WORK REQUEST:
Look for the line with "scientific name: Ovis aries" in the entries below, then extract that line and all lines after it exactly, with pictures left out.
(AVAILABLE DATA)
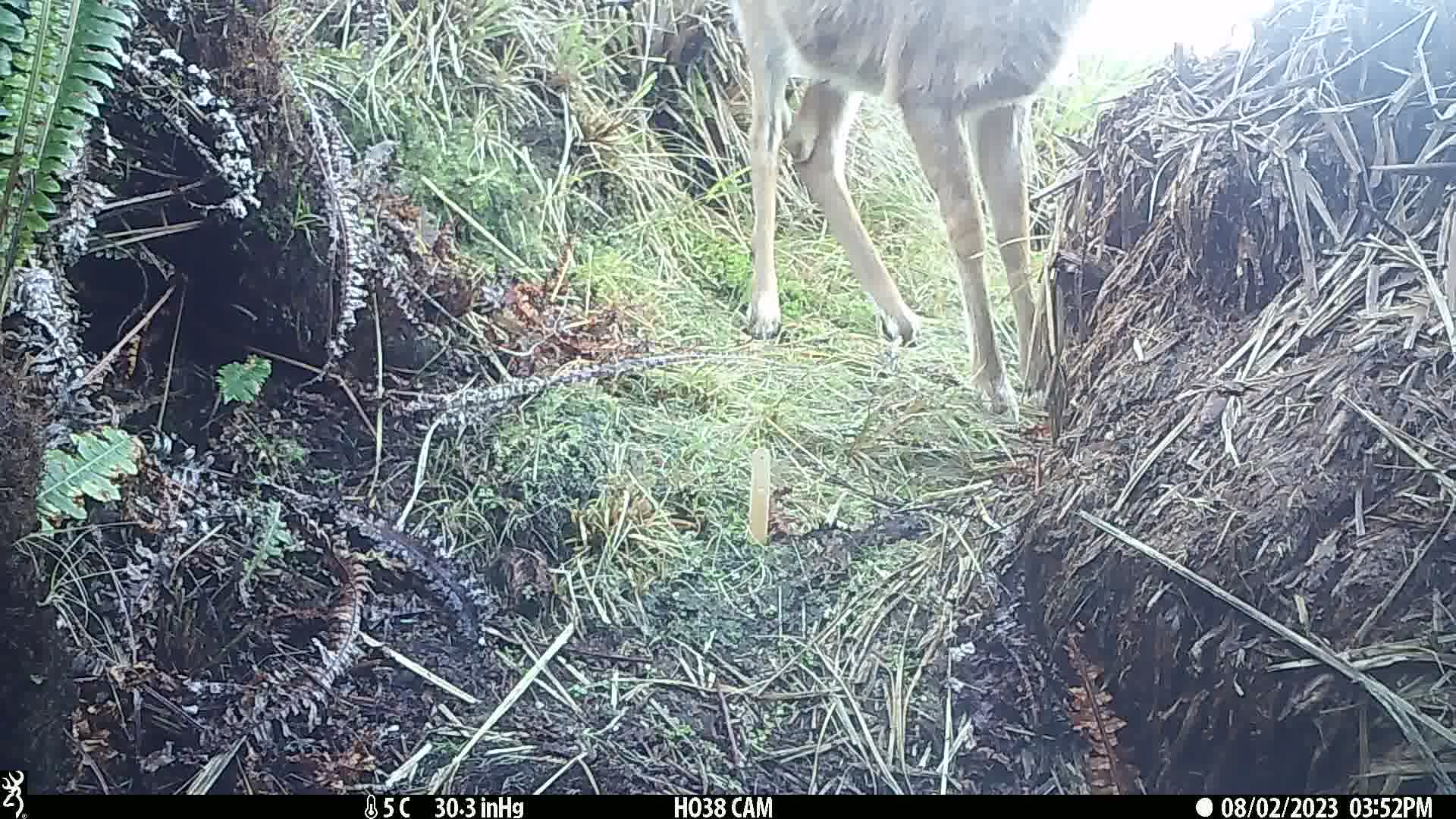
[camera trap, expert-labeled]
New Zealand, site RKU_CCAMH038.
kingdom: Animalia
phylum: Chordata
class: Mammalia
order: Artiodactyla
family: Cervidae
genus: Odocoileus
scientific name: Odocoileus virginianus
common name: white-tailed deer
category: white tailed deer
White tailed deer (white-tailed deer) (Odocoileus virginianus).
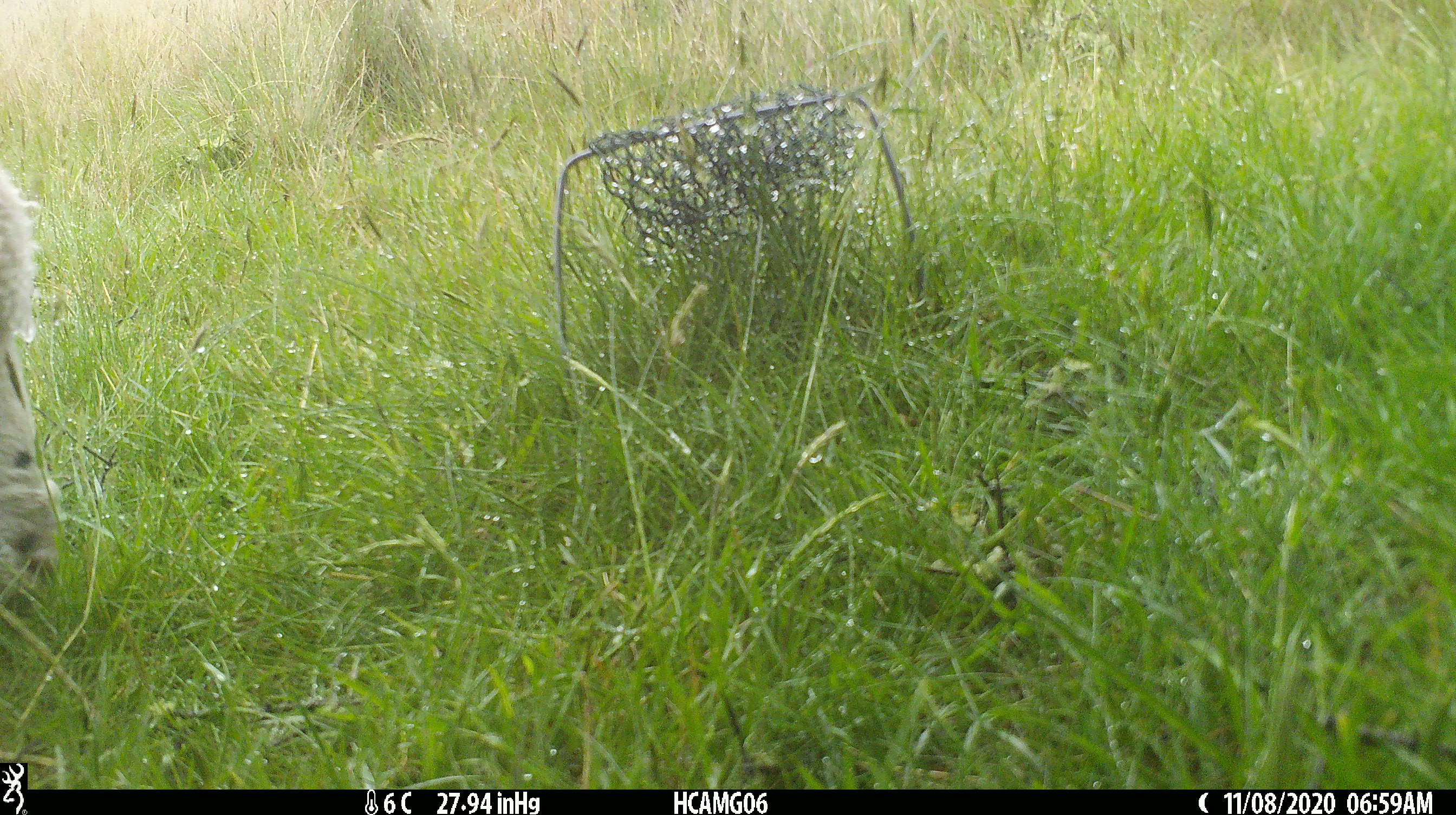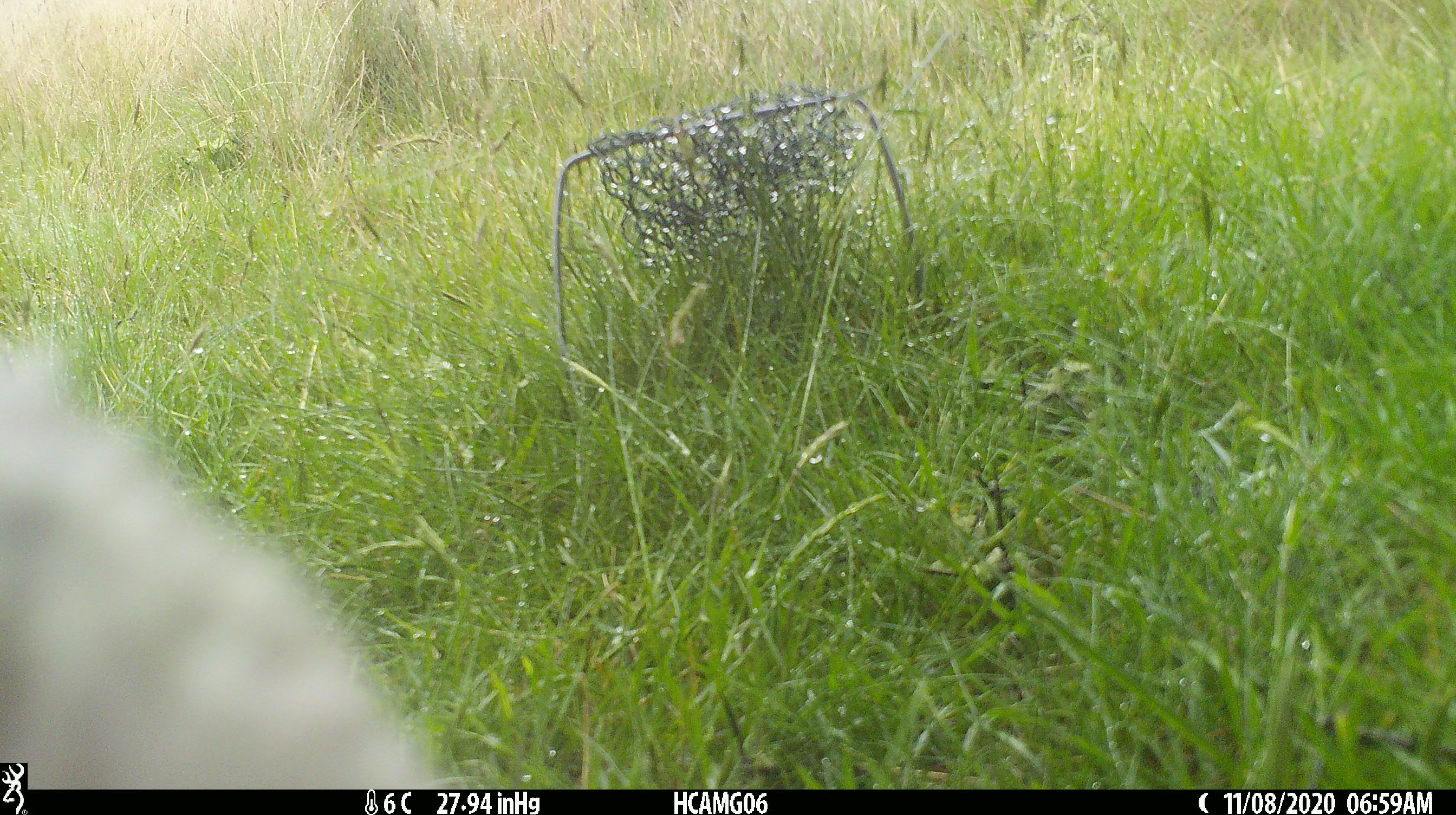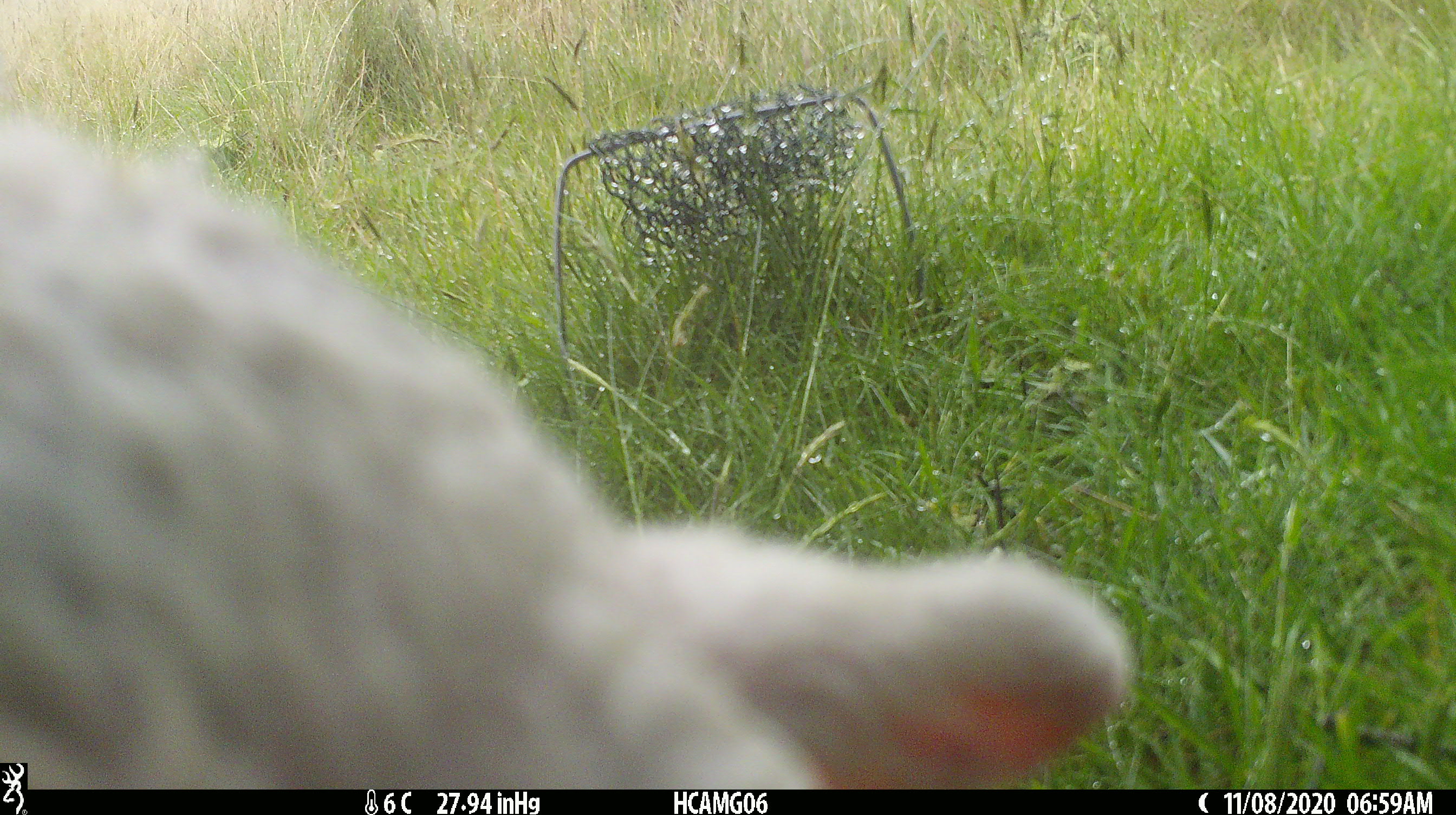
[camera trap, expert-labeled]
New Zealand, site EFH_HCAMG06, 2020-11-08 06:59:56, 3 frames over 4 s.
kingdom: Animalia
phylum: Chordata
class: Mammalia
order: Artiodactyla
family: Bovidae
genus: Ovis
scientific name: Ovis aries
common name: domestic sheep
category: sheep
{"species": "sheep (domestic sheep) (Ovis aries)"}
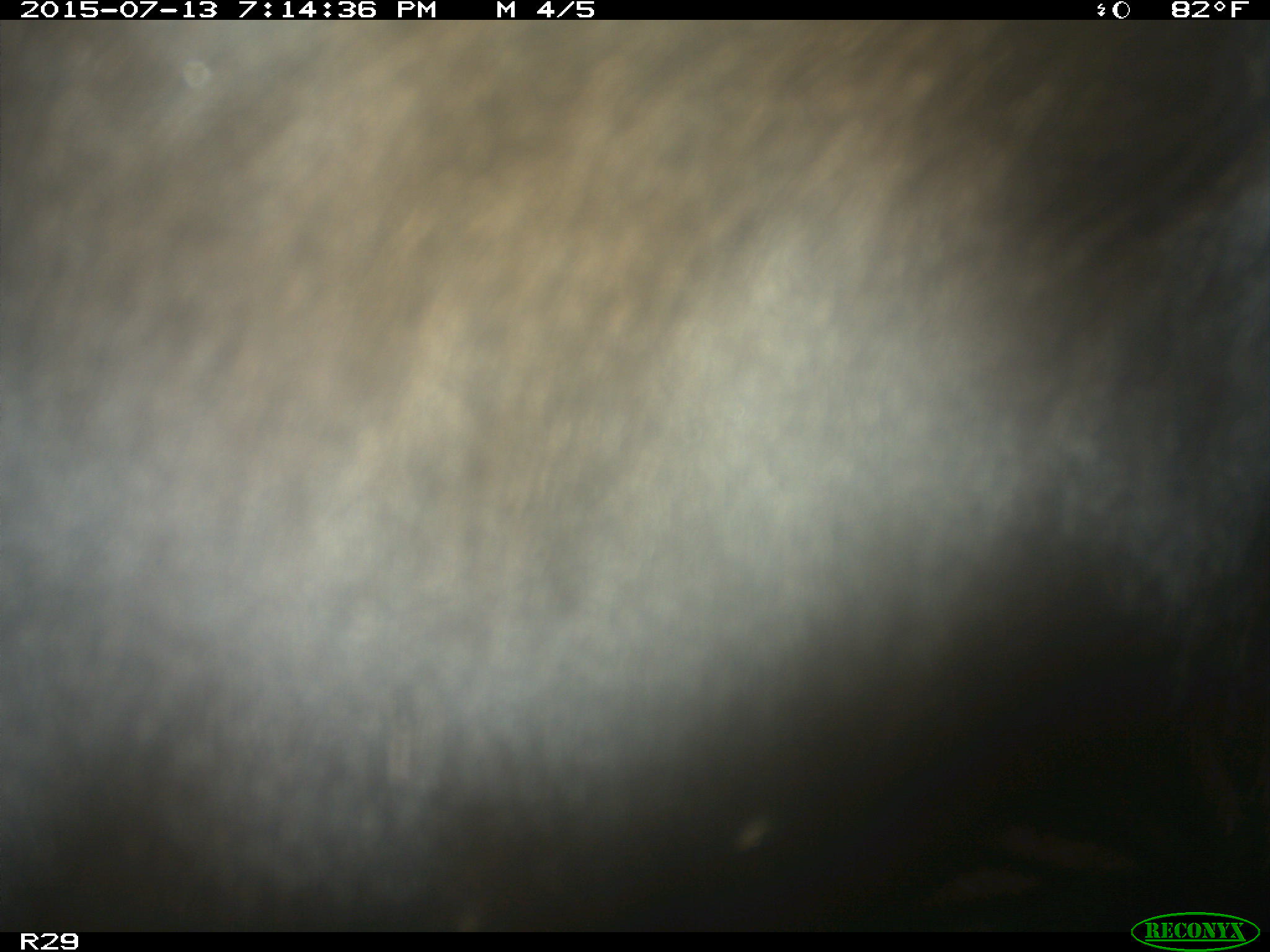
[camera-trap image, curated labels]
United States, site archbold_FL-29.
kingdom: Animalia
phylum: Chordata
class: Mammalia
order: Artiodactyla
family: Bovidae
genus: Bos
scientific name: Bos taurus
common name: domestic cow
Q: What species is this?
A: Bos taurus (domestic cow).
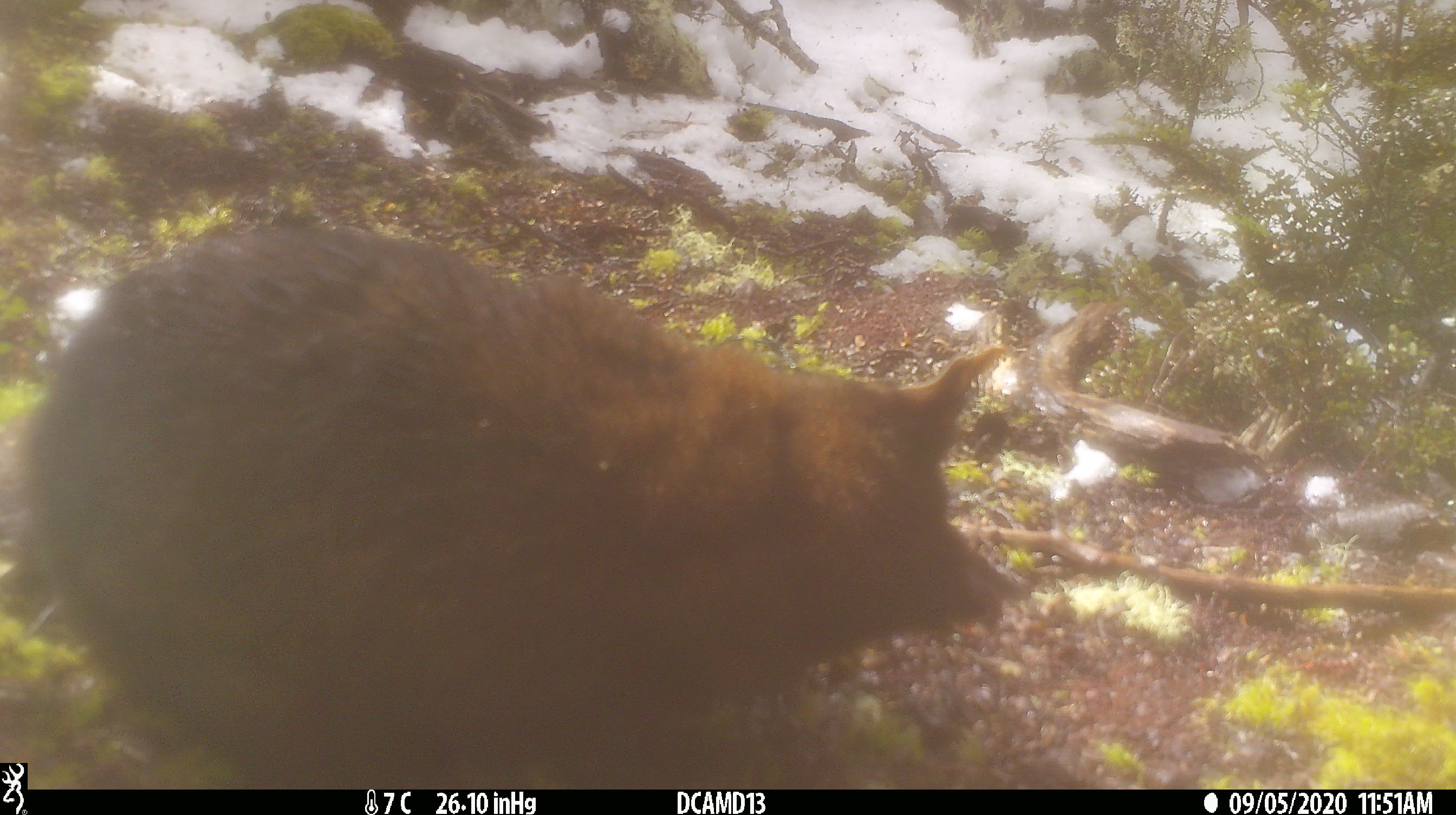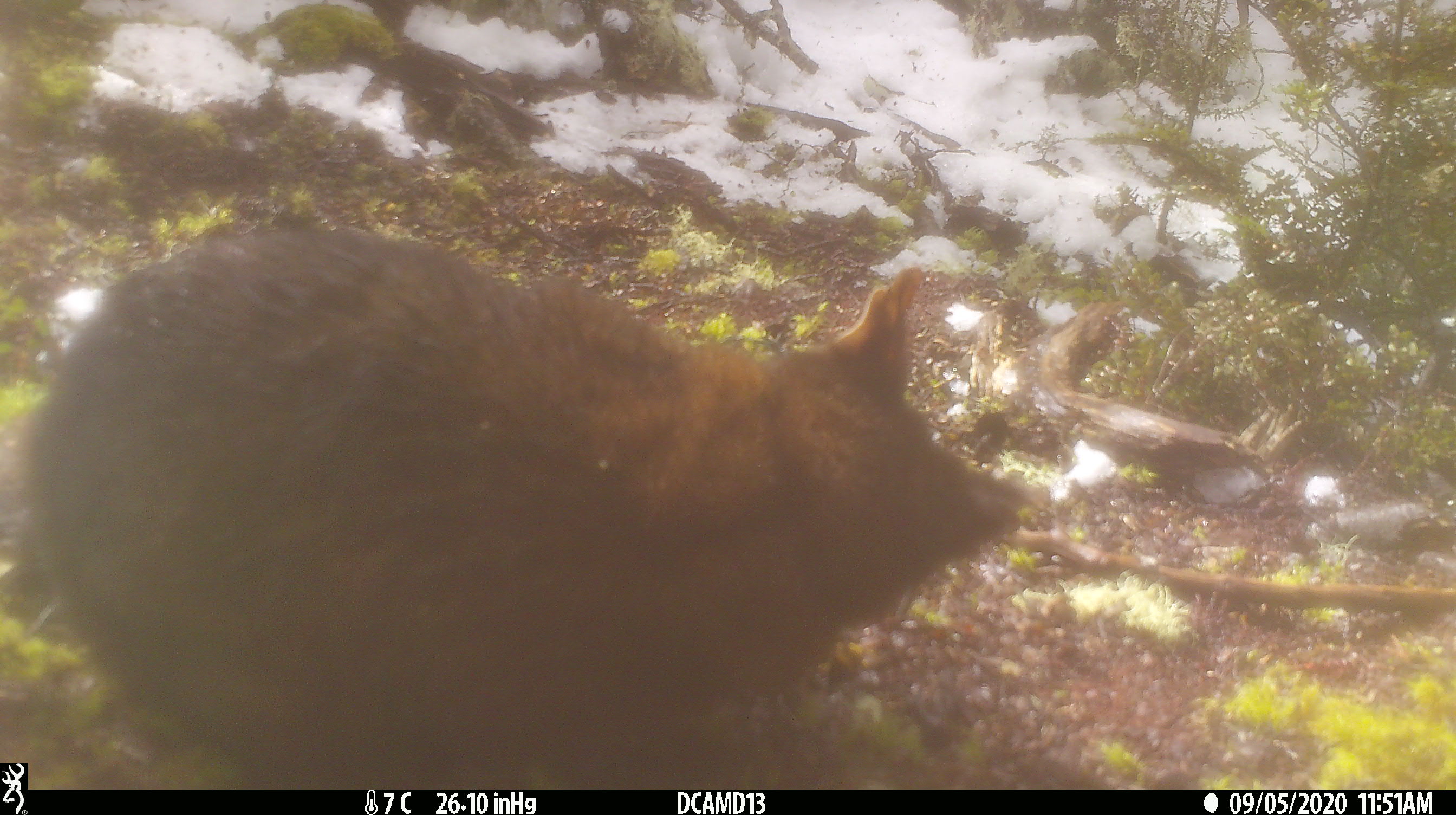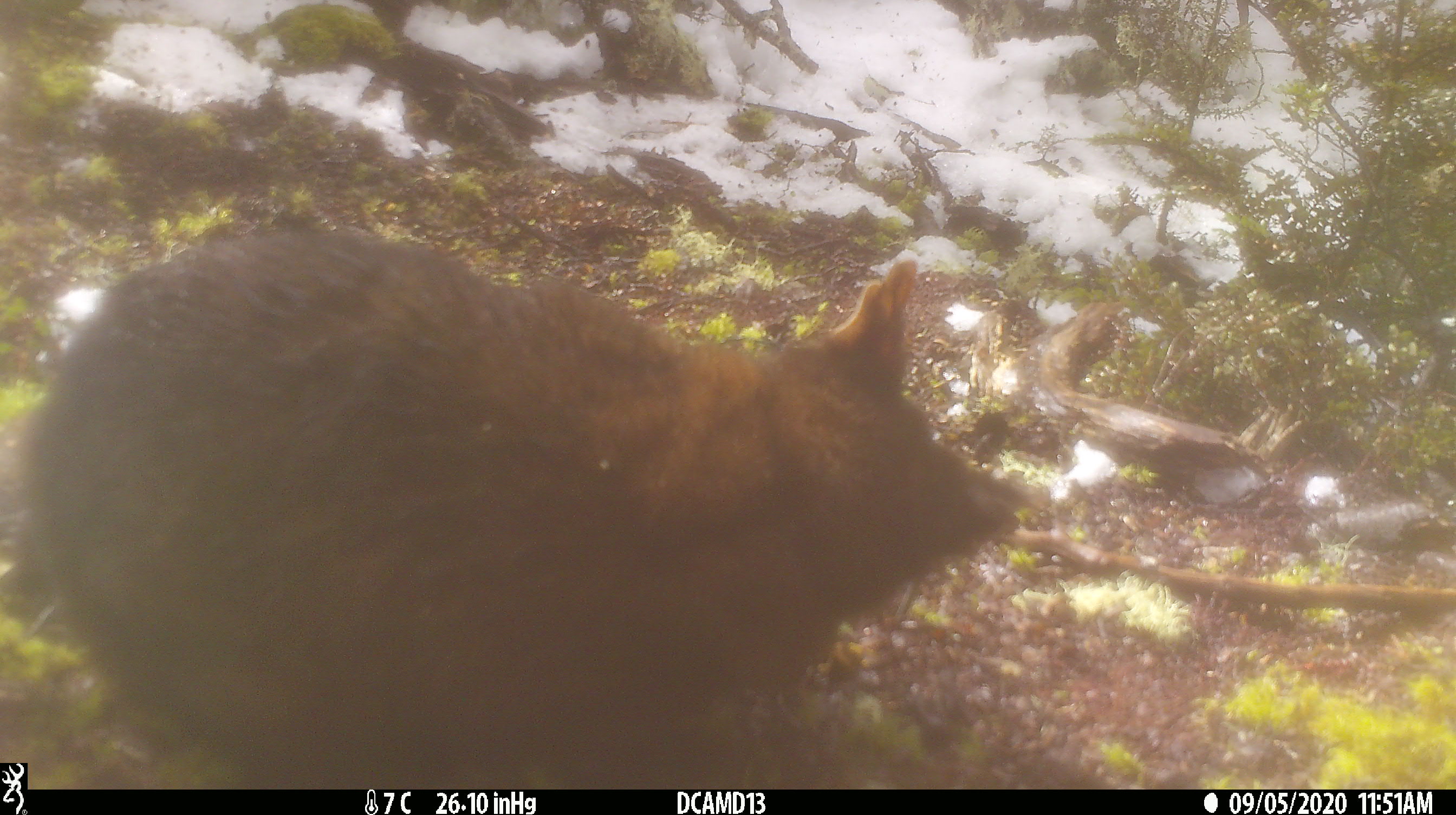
(End AVAILABLE DATA)
SOLUTION BELOW:
scientific name: Ovis aries
common name: domestic sheep
category: sheep
{"species": "sheep (domestic sheep) (Ovis aries)"}
[camera-trap image, curated labels]
United States, site archbold_FL-29.
kingdom: Animalia
phylum: Chordata
class: Mammalia
order: Artiodactyla
family: Bovidae
genus: Bos
scientific name: Bos taurus
common name: domestic cow
Q: What species is this?
A: Bos taurus (domestic cow).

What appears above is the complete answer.